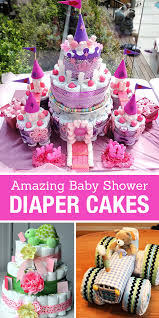 how to make a cake for a girl 15 creative cakes diy baby shower party ideas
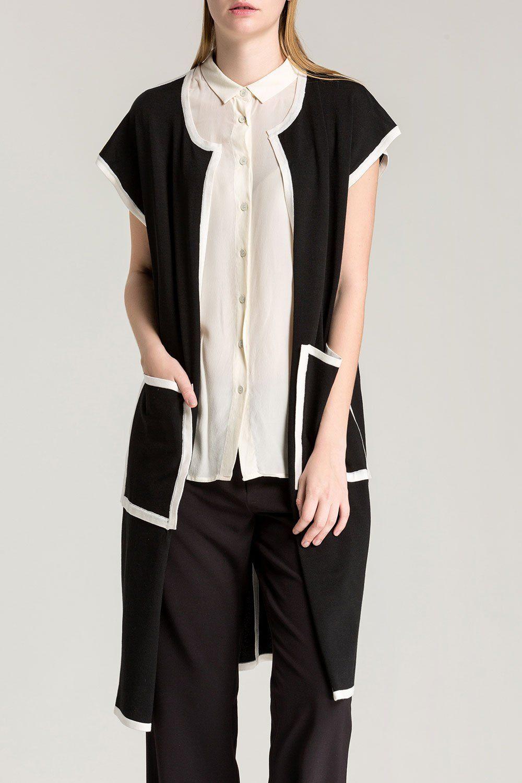 Short Sleeve Long Cardigan | Long cardigan, Short sleeves and Shorts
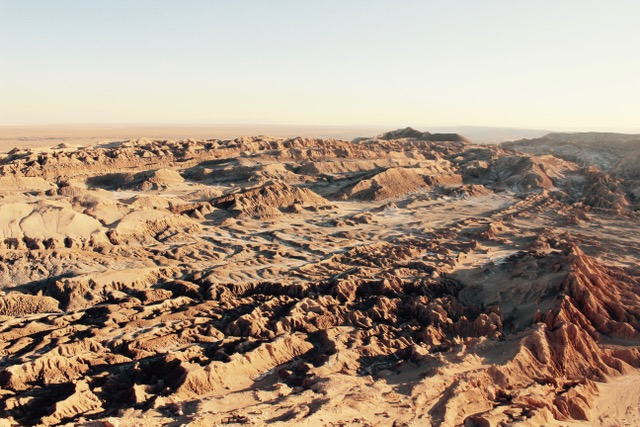 Zerfurchte Wüstenlandschaft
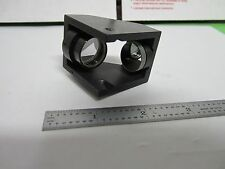Optical Interferometer Mirrors Assembly Optics As Is Binq4 64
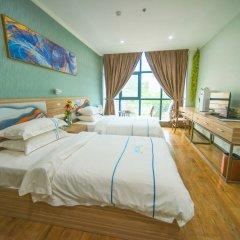 Erus Suites Hotel комната для гостей фото 5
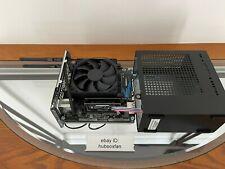 AMD Ryzen 7 5700G 8 Core APU, ASRock Deskmini X300, 16gb, 2TB NVMe + 2 x 2TB SSD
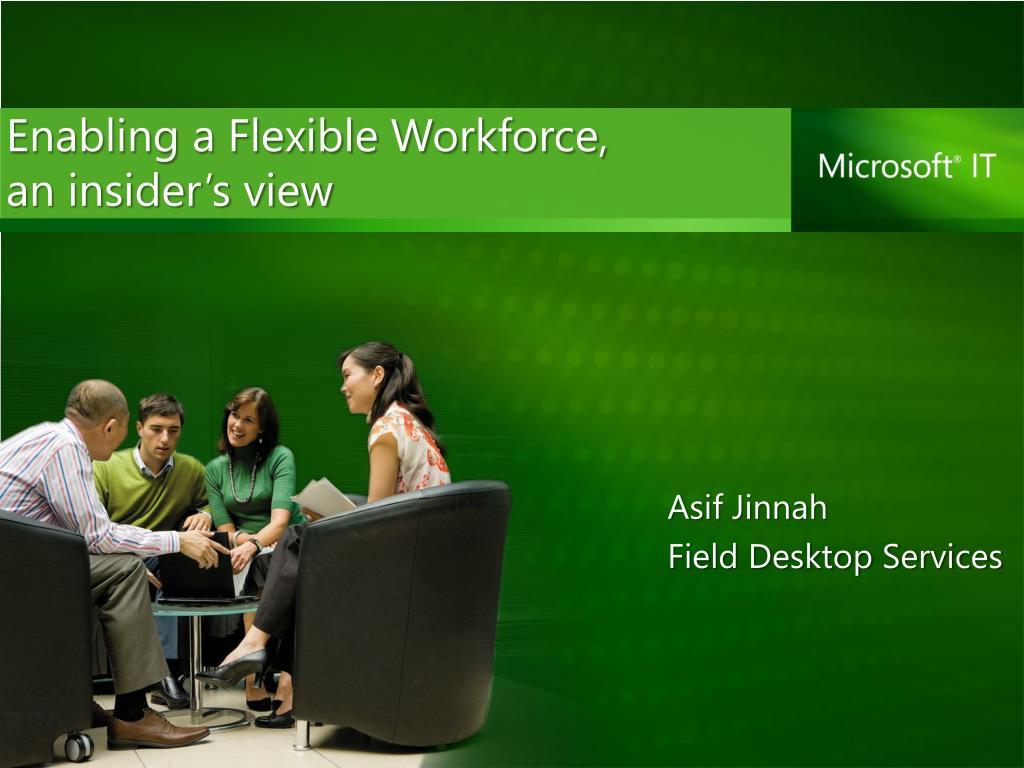 asif jinnah field desktop services l.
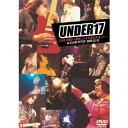 UNDER17 LIVE2003~萌えソングをきわめるゾ!~ 【DVD】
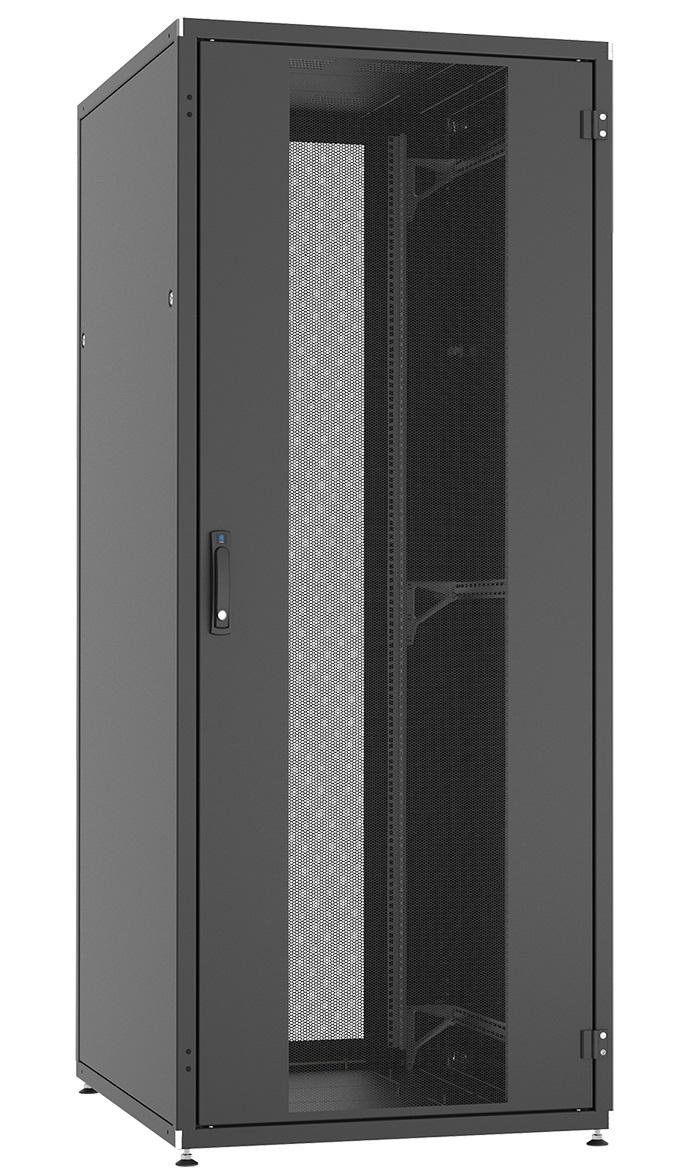 Serverikaappi 42U K2000 L800 S1000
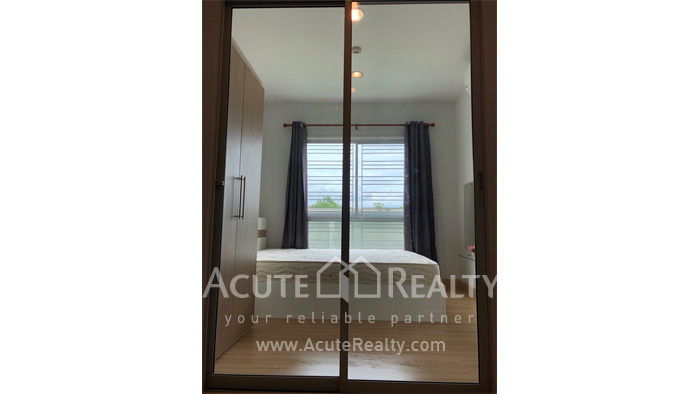 condominium-for-rent-the-kith-lite-bangkadi-tiwanon
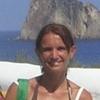 Eleonora tutors Italian in Keizer, OR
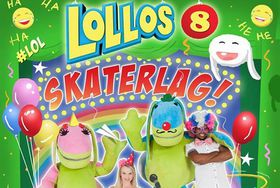 Lollos 8 - Skaterlag! (DVD)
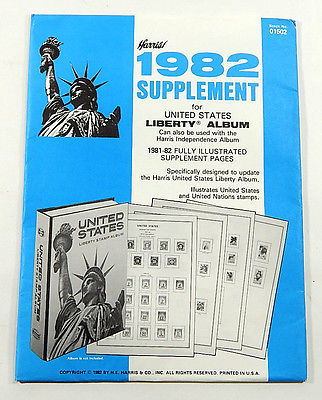 Harris United States Liberty Supplement #05102 1982 Stamp Album Pages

## Brief
Everything from the line containing "Short Sleeve Long" through the final line of the material must be set down exactly, except the pictures.

## Solution to this task
 Short Sleeve Long Cardigan | Long cardigan, Short sleeves and Shorts
 Zerfurchte Wüstenlandschaft
Optical Interferometer Mirrors Assembly Optics As Is Binq4 64
 Erus Suites Hotel комната для гостей фото 5
 AMD Ryzen 7 5700G 8 Core APU, ASRock Deskmini X300, 16gb, 2TB NVMe + 2 x 2TB SSD
 asif jinnah field desktop services l.
 UNDER17 LIVE2003~萌えソングをきわめるゾ!~ 【DVD】
 Serverikaappi 42U K2000 L800 S1000
 condominium-for-rent-the-kith-lite-bangkadi-tiwanon
 Eleonora tutors Italian in Keizer, OR
 Lollos 8 - Skaterlag! (DVD)
 Harris United States Liberty Supplement #05102 1982 Stamp Album Pages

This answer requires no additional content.